Ohmigosh, ohmigosh, ohmigosh…

Slipped down to the Tip yesterday in a spare 10 minutes, Monday often being a good day after people have decluttered their attics at the weekend. Nothing obvious, so I climbed up to look in the Metals, and there, not 12″ from my hand, lay a very tatty industrial Singer… naturally it leapt straight into my arms. I could see a gigantic cracked motor and a rusty old footplate, which would be no use to me even if I could have taken them; was there anything else? A few moments anxious scanning revealed a bag of bits including the (broken) bobbin winder, and a thread stand out of reach, which Lee kindly hooked out for me. I grabbed anything else loose that might be vaguely sewing-related, and ran off, a mere 10 minutes late for my next appointment, hyperventilating gently…
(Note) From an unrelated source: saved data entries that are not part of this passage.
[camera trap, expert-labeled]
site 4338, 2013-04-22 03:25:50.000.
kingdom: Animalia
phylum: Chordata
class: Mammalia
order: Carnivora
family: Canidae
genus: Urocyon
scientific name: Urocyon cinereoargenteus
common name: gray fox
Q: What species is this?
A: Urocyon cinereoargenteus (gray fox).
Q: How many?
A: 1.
It’s a Singer 96KSV7 from 1940. 96s were generally fast tailoring machines, but this one looks as if it’s been adapted (SV meaning Special Variant) to use heavy threads & thick fabrics, as it has a tension knee-lift and a higher shank than the only other 96 that has passed through my hands. There was a bit of very thick strong thread trapped in the shuttle race, and it has a massive needle fitted. Upholstery, maybe? I seem to have picked up most of the correct bits, and a few totally random ones too, but now I will have to find a treadle table to fit her, as I think this might well be the all-round heavy-duty machine I’ve been hunting for for my planned workshop. She stitches beautifully, from fairly-small to a gigantic 4 stitches per inch, and has reverse. I wonder how she’ll like quilting? There’s plenty of room under that massive arm.

When something like this falls into your hands, you know it’s just meant to be. I knew I needed to part with my 1895 Singer 15 Light Industrial (probable) sailmaker, as I know someone who needs it more than I do and will use it regularly to do something well worth doing. I’d been wondering how I was going to replace it for the little heavy-duty stuff I need to do, but someone up there was ahead of me, as usual. Now, what colour do you think she’d like to be next?

A real find...
A real find...

4 thoughts on “Ohmigosh, ohmigosh, ohmigosh…

  1. Mike January 11, 2013 / 6:57 pm

    Hey, hello there! I just bought 2 of those machines. I am developing a hobby in repairing horse blankets on the manege where my horse Jethro is. I bought the table with big motor and 2 heads, one exactly like yours (grey) and one black head. My sewing wonder works great, but I have to get to know it! Do you have a manual or so?
    E.g. I don’t know how to thread the upper thread etcetera. And the thread guards have been used up, I mean there are deep wear grooves, maybe too sharp, because the threads breaks when I use it on thick blankets.
    But I really love the thing!!!

    Greetings, Mike
    P.S. Hope to hear from you, we might be the only 2 humans left that use this machine…

    • thriftwizard January 18, 2013 / 5:12 pm

      Sorry, Mike, I don’t have any instructions, but I’ll have a hunt around some of the lesser-known backwaters of the Web & see what I can come up with! I bet there are plenty of them still soldiering away in people’s back rooms & workshops, you know…

  2. Kate March 29, 2013 / 6:52 am

    Hello, I’m thinking about getting one of these to do upholstery work, do you think it would sew through a couple of layers of thicker fabric? And also do piping? I mean do the singer feet fit it?


    • thriftwizard April 7, 2013 / 8:06 am

      Kate, I have yet to get mine installed on its table & up & running – no space! But if the one you are looking at is a KSV7, then I think it should – even the little old handcranked domestic singers will tackle thick fabrics well if you go slowly. I don’t think standard feet will fit, as the shaft is thicker, but I will check that out in a week or two – run off my feet just now, I’m afraid!